Take each line of the data that contains the string "restricted" and copy it.

Records contained in a dataset:

====

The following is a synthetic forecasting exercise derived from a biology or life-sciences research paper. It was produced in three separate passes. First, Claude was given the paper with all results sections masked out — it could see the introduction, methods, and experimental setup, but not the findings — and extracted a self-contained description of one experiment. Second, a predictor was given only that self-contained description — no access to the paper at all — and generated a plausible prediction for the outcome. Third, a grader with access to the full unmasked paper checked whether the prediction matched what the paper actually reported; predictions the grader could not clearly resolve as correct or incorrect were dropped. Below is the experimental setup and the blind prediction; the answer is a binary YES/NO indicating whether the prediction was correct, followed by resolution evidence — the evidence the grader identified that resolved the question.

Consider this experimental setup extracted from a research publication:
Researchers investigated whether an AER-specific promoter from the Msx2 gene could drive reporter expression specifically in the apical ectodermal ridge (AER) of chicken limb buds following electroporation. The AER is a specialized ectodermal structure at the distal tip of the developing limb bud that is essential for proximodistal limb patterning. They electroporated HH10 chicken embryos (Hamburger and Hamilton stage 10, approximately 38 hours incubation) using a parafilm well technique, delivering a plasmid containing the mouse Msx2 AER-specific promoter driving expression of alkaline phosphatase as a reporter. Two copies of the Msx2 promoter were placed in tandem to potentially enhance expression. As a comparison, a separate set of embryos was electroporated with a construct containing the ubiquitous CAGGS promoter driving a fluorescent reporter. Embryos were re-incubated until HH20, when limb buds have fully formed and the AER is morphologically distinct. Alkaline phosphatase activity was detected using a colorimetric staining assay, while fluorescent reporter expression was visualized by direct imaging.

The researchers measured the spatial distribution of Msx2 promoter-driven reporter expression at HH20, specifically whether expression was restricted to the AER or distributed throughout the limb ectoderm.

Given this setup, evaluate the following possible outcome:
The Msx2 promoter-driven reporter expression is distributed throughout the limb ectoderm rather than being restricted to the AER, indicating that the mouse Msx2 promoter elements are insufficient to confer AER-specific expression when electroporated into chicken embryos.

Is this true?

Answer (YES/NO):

====

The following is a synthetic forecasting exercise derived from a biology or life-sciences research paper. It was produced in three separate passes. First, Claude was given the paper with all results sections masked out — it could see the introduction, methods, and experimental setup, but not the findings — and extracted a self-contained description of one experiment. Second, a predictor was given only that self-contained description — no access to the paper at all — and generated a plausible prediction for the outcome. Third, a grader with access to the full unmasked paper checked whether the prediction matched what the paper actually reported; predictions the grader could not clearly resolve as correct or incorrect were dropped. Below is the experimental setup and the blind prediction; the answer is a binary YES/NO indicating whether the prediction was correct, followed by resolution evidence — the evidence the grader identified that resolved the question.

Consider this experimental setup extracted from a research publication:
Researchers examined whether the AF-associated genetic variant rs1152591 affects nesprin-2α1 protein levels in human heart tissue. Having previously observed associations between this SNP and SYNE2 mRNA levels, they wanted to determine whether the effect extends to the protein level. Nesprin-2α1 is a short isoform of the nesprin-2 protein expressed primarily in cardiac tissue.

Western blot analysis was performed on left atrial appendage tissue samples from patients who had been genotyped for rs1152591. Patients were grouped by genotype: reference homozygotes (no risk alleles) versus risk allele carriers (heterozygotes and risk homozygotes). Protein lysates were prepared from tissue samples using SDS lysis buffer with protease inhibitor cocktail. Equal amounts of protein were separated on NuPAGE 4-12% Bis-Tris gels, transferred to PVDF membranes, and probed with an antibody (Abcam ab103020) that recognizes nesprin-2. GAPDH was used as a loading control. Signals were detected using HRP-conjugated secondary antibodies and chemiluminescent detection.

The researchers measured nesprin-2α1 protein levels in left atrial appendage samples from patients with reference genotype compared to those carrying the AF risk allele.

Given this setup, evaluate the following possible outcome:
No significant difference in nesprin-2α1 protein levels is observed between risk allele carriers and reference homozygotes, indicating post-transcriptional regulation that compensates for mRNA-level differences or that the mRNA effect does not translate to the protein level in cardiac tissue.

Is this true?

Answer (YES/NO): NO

====

[Expected output]
The researchers measured the spatial distribution of Msx2 promoter-driven reporter expression at HH20, specifically whether expression was restricted to the AER or distributed throughout the limb ectoderm.
The Msx2 promoter-driven reporter expression is distributed throughout the limb ectoderm rather than being restricted to the AER, indicating that the mouse Msx2 promoter elements are insufficient to confer AER-specific expression when electroporated into chicken embryos.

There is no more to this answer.